**Document excerpt:**
───
| Reviewed
by: Brenda Procter, MS, Consumer and Family
Economics College of Human Environmental
Sciences, University of Missouri-Columbia
You can avoid headaches at tax time by
keeping track of your receipts and other
records throughout the year, the IRS advises.
Good recordkeeping will help you remember
the various transactions you made during
the year, which may help you out on your
taxes.
Records help you document the deductions
you've claimed on your return. You?ll need
this documentation, should the IRS select
your return for examination. Normally, tax
records should be kept for three years,
but some documents records relating to a
home purchase or sale, stock transactions,
IRA and business or rental property should
be kept longer.
In most cases, the IRS does not require
you to keep records in any special manner.
───
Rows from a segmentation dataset
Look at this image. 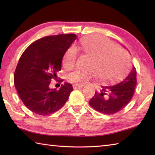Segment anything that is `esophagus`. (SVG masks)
I'll return each mask as SVG.
<instances>
[{
	"mask_svg": "<svg viewBox=\"0 0 155 155\" xmlns=\"http://www.w3.org/2000/svg\"><path fill=\"white\" fill-rule=\"evenodd\" d=\"M84 87V85H73V88L74 89H78V88H82Z\"/></svg>",
	"mask_w": 155,
	"mask_h": 155,
	"instance_id": "34e87169",
	"label": "esophagus"
}]
</instances>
───
**Task directions:**
Copy the passage of the tax recordkeeping article starting at "Records help you" and ending at "be kept longer.".

**Answer below:**
Records help you document the deductions
you've claimed on your return. You?ll need
this documentation, should the IRS select
your return for examination. Normally, tax
records should be kept for three years,
but some documents records relating to a
home purchase or sale, stock transactions,
IRA and business or rental property should
be kept longer.